The news sent shares up, closing up 8.3 per cent at 66¢.

The company — majority owned by Singaporean property developer SC Global — said it had also ended discussions with Singapore-listed developer and investor Ho Bee Land, which offered to acquire AVJennings’ shares at 70¢ a piece earlier this year.

AV Jennings said Proprium’s 65.6¢-a-share offer would give shareholders certainty of value at a substantial premium to its undisturbed trading levels, historical trading benchmarks and precedent Australian real estate transactions.

“AVJennings confirms that no binding proposal has been received from Ho Bee Land and it has terminated all discussions with Ho Bee Land,” AVJennings said in a statement on Tuesday.

“Given a binding proposal from Ho Bee Land has not been forthcoming and following careful consideration of the revised AVID proposal, the AVJ board determined to formally agree the scheme with AVID.”
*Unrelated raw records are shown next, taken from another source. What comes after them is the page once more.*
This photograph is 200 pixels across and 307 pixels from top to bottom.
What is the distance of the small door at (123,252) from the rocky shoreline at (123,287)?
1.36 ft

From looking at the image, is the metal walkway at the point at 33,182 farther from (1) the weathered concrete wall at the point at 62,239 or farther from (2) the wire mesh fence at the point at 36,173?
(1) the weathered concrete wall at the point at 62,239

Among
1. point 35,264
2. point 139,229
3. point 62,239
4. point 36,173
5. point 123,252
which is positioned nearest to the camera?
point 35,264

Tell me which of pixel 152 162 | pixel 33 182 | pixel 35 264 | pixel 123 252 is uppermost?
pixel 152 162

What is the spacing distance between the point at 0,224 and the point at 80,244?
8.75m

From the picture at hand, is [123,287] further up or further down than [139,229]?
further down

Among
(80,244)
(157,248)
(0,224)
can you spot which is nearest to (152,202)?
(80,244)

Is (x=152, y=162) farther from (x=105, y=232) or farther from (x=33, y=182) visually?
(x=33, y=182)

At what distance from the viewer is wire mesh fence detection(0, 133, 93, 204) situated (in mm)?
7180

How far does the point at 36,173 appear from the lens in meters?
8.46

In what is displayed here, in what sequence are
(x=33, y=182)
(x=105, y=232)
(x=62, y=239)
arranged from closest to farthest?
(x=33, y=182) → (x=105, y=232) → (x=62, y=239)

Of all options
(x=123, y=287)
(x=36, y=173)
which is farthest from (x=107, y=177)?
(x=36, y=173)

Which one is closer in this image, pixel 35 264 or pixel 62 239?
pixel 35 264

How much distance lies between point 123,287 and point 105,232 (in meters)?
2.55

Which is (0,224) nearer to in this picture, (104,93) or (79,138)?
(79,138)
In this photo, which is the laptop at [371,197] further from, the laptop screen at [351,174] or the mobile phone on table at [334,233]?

AVID chair Anthony Kingsley said it believed its offer represented attractive value for AVJennings shareholders.

The deal comes amid signs of a recovery in the housing market as lower interest rates and falling costs are expected to help stimulate growth.

Last financial year nearly 3000 construction companies went into insolvency, hit by skilled labour shortages and rising raw material costs at one end, while trapped in fixed-price contracts on the customer side.

AVJennings is run by former Wallaby Phil Kearns and sits on a pipeline of nearly 10,000 lots across NSW, Queensland, Victoria, South Australia and New Zealand.

That puts it in the lower mid-tier range in terms of the developer market, behind the biggest player Stockland which has more than 80,000 development sites.

AVJennings board of directors unanimously recommend shareholders vote in favour of the scheme, in the absence of a superior proposal and subject to an independent expert concluding it’s in the best interest of investors.

The company had appointed Kroll Australia as the independent expert to prepare a report on the scheme.

The report and details of the scheme meeting is expected to be provided to shareholders next month.